**Exercise directions**
Each record that follows goes into your reply unchanged; the pictures do not.

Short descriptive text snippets
-=-=-=-=-

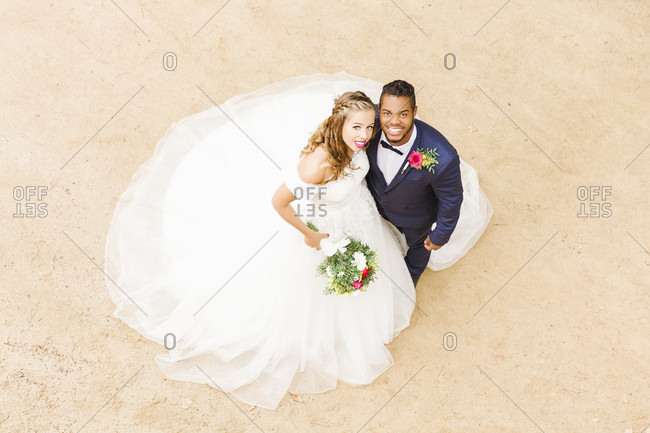 Wedding, newlyweds, young adults, diversity, love, sand, bird's eye view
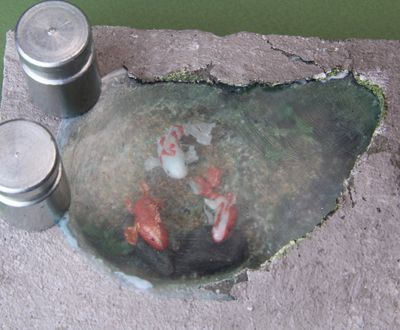 Textured styrene sheet is glued above a dolls house scale koi pool to finish off the water surface.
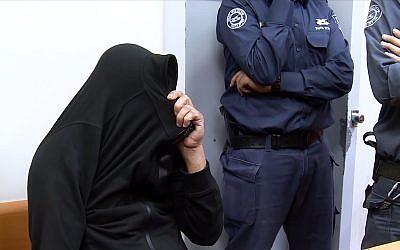 A suspect in the El Al drug smuggling case appears in court, November 26, 2018. (Screenshot/Ynet news)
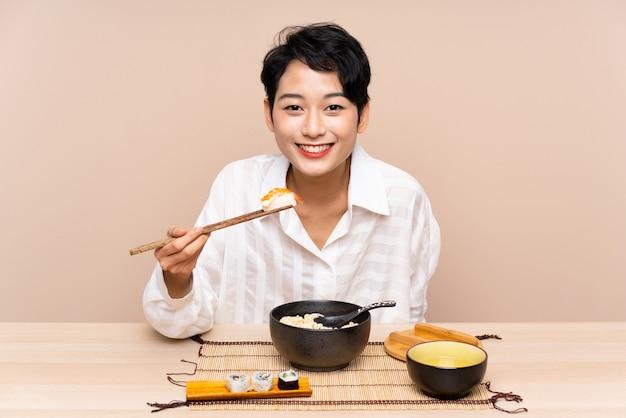 Jong aziatisch meisje in een lijst met kom van noedels en sushi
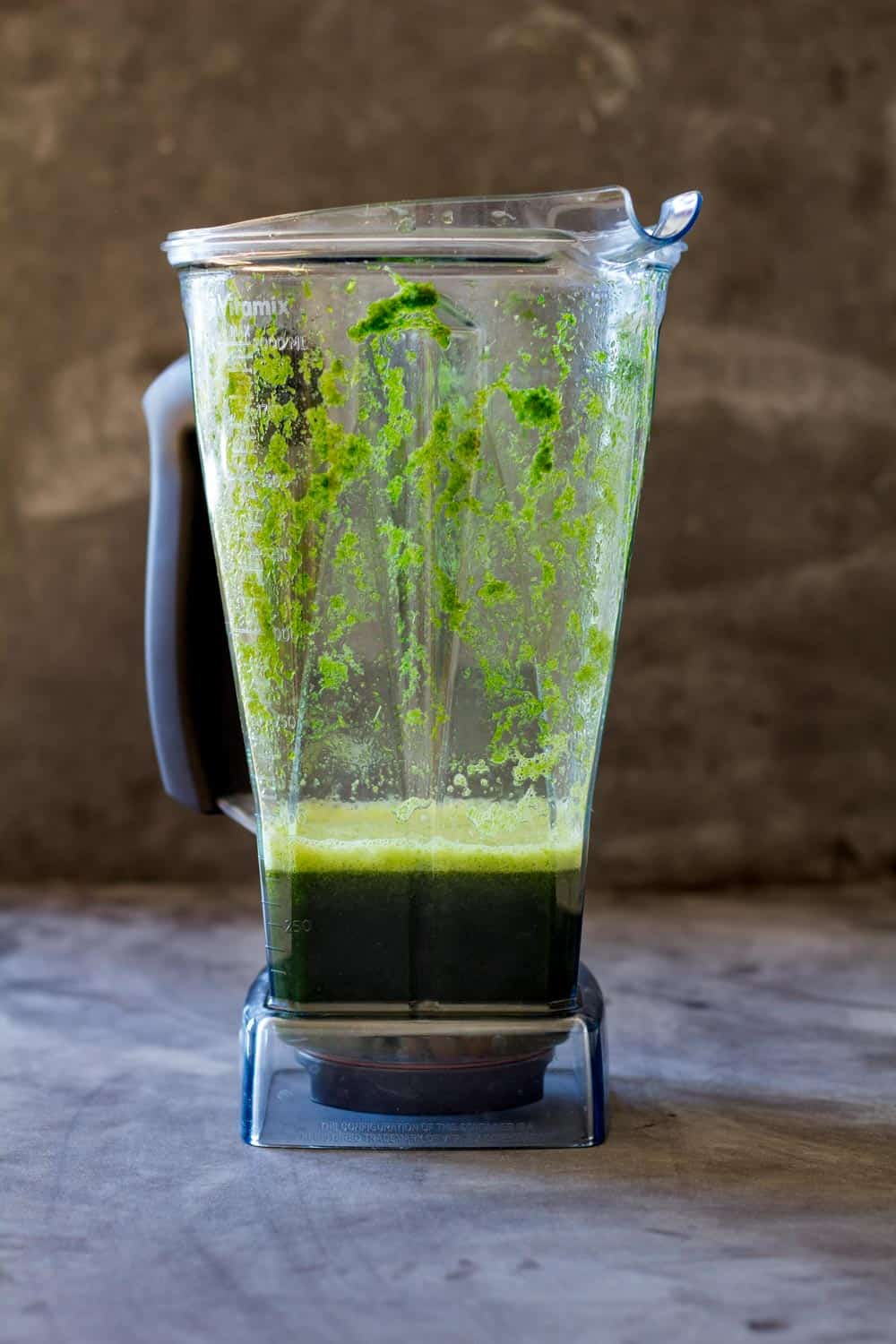 Blender with fresh coriander blended with water. How To Make Peruvian Green Rice Recipe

-=-=-=-=-

**Answer for this exercise**
 Wedding, newlyweds, young adults, diversity, love, sand, bird's eye view
 Textured styrene sheet is glued above a dolls house scale koi pool to finish off the water surface.
 A suspect in the El Al drug smuggling case appears in court, November 26, 2018. (Screenshot/Ynet news)
 Jong aziatisch meisje in een lijst met kom van noedels en sushi
 Blender with fresh coriander blended with water. How To Make Peruvian Green Rice Recipe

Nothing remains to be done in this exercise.